> What to do
Exactly the lines from the one that holds "family: Varanidae" to the end of the data below: retype these and nothing else.
↓↓↓
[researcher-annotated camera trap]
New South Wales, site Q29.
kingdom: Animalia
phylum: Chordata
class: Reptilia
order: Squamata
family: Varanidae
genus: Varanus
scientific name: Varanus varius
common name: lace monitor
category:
↑↑↑
> Answer section
family: Varanidae
genus: Varanus
scientific name: Varanus varius
common name: lace monitor
category:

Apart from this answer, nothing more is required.